Mr. W. You did not half press it in. Hold it fast—press with all your strength.

Tom. See there—the lid is blown off!

Mr. W. Blown off! How is this?—nobody has put gunpowder into the kettle!

Ella. I am sure there is nothing but clean water; I saw it put in.

Mr. W. But, is it not very extraordinary that simple, clean water, should blow the kettle lid off?

Tom. Not at all, father. When you told us about the expansion of cold water below forty degrees, we wondered, because we could not think ice was more bulky than water; but there seems no reason to doubt, that the hotter water becomes, the more room it takes up.

Mr. W. How does the heat of the fire do this?

Tom. By expanding it.

Mr. W. We know that; but how?

Tom. By driving the particles of steam farther and farther asunder.

Mr. W. Precisely. The moment the particles of a drop of water become steam, they occupy eighteen hundred times as much room as they did before.

Tom. And press the lid eighteen hundred times more forcibly than water?

Mr. W. Its force is altogether irresistible. If this kettle were composed of iron, an inch thick or more, if steam could not escape, it would burst it with ease.

Tom. Is that the reason why steam boilers burst?

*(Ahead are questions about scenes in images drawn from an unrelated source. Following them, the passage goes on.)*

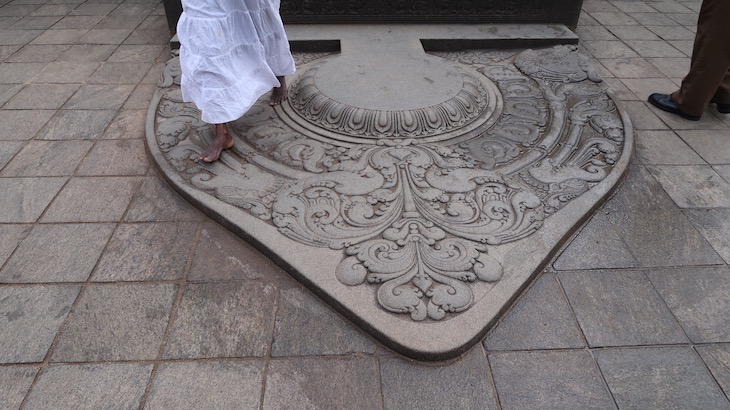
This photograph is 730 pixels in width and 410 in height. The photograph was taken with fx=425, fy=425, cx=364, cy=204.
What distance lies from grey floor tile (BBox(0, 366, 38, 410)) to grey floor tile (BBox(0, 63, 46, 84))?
2.94m

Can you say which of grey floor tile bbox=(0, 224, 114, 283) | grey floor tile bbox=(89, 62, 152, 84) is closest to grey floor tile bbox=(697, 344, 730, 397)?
grey floor tile bbox=(0, 224, 114, 283)

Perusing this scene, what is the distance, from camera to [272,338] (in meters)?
1.80

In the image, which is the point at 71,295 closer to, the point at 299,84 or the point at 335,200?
the point at 335,200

Mr. W. It is one reason, but not the principal one. If the water in the kettle were all boiled out, and it was full of steam, and we corked it tightly up, and soldered the lid down, and still kept the fire blazing fiercely about it, it would burst at the weakest part: perhaps the lid would fly off, or the side burst: the steam would rush out, and, if we were near, we might be scalded.

Tom. Then, when a boiler grows old and thin, if the pressure is very great, it bursts in the weakest part?

Mr. W. Just so; and ingenious men have made some portion of the boiler of a weaker metal—so that, if it burst from the pressure of the steam, it should hurt no one.

Amelia. I cannot understand what you mean.

Mr. W. You see this kettle on the fire:—if we cork up the spout, and fasten the lid down, and let it boil, it will, probably, blow the cork out, and hit some of you; but if, at the back part of the kettle that touches the chimney, we have a part of it made of lead, or tin, it will explode there.

Amelia. Oh! I see now.

Tom. But, father, this cannot account for the tremendous explosions, by which the boiler itself is thrown a great distance, and even factories are blown down.

Mr. W. I think not. I will try to make you understand this, to-morrow.